Texte présenté:
═══

Florence Quentin est à la fois égyptologue et journaliste, ou bien est-il plus juste d'écrire, journaliste et égyptologue.
Égyptologue, une passion née lors d’un voyage en Égypte alors qu'elle n'avait que 12 ans et qu'elle étudiera à l’Université de Montpellier, puis à la Sorbonne. Journaliste par envie et par tradition familiale - elle est aujourd’hui rédactrice en chef de la revue culturelle "Ultreïa".
Auteure de plusieurs essais sur l’Égypte ancienne, elle s'est souvent penchée sur les raisons de la fascination qu’exerce cette civilisation sur l’imaginaire occidental.Au cours de ces cinq dernières années, elle a coordonné un immense ouvrage qui est paru en début d'année chez Robert Laffont dans la collection "Bouquins" : "Le livre des Égyptes". Elle publie aujourd'hui, chez Desclée de Brouwer, "Vivante Égypte", l'histoire de son passionnant périple de Guizeh à Philae où son amour pour ce pays explose, en mots choisis, à chaque page.
Égypte actualités : "De loin ce sont des épures avec leurs lignes parfaites et le jeu de la lumière sur leurs faces, tantôt dans l'ombre, puis écrasées de soleil" : nous les avons toutes reconnues n'est-ce pas ?
Florence Quentin : Absolument ! Elles sont le symbole absolu, l’archétype de l’Égypte : les trois pyramides de Gizeh au pied desquelles, pour reprendre les mots de J.-F. Champollion, l’imagination tombe, impuissante… à dire notre admiration, notre respect, la gratitude que nous éprouvons pour ces hommes du Monde ancien qui élevèrent ces monuments pour le temps “djet”, celui de le “durée éternelle”. Et pas seulement, comme on l’a trop colporté, au bénéfice d’un seul, le tout puissant pharaon. Mais pour le "salut" de tous.
Une vision à très long terme qui nous permet de contempler encore une part de la mémoire de notre humanité, menacée dans bien des points du globe aujourd’hui : la dernière des Sept Merveilles du monde antique.

═══

[Données des contours]
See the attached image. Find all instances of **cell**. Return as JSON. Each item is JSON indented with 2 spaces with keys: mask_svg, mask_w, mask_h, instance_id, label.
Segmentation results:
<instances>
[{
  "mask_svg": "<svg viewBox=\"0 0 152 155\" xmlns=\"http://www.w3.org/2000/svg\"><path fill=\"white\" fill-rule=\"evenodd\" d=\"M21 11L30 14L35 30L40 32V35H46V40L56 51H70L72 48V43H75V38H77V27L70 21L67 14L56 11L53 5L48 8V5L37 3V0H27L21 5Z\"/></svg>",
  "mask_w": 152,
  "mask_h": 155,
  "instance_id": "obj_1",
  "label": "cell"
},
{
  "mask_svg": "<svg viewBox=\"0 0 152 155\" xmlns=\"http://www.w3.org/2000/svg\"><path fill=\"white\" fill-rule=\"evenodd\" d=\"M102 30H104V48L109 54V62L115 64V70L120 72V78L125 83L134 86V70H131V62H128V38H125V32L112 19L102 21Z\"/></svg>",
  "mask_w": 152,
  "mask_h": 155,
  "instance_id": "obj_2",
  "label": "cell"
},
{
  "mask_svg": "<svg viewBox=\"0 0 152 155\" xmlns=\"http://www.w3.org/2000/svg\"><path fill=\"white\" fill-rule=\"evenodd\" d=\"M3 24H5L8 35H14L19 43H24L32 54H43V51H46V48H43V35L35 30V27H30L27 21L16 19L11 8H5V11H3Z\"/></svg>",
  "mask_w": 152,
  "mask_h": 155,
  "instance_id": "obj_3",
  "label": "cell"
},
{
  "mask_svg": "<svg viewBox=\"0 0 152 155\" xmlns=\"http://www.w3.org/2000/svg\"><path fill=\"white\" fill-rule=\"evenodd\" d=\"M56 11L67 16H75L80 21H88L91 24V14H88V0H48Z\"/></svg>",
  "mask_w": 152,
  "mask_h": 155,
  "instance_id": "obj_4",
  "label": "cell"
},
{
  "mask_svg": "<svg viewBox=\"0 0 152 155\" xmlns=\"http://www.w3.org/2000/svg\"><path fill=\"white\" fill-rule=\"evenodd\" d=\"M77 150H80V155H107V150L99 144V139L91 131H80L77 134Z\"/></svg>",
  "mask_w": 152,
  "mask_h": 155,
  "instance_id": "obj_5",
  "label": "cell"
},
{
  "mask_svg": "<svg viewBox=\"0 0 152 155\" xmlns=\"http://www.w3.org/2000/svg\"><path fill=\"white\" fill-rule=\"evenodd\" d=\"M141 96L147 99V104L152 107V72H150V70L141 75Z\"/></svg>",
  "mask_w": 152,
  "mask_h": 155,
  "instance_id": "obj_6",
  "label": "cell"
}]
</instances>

═══

Consigne:
Répondez, s'il vous plaît, à ces questions sur le texte consacré à Florence Quentin :
1. Quel âge avait Florence Quentin lors du voyage en Égypte où est née sa passion ?
2. Chez quel éditeur paraît « Vivante Égypte » ?
3. Quel nom porte le temps de la « durée éternelle » pour lequel les pyramides de Gizeh furent élevées ?
Ces données n'interviennent pas ici.

Corrigé:
1. Elle avait 12 ans.
2. Chez Desclée de Brouwer.
3. Le temps « djet ».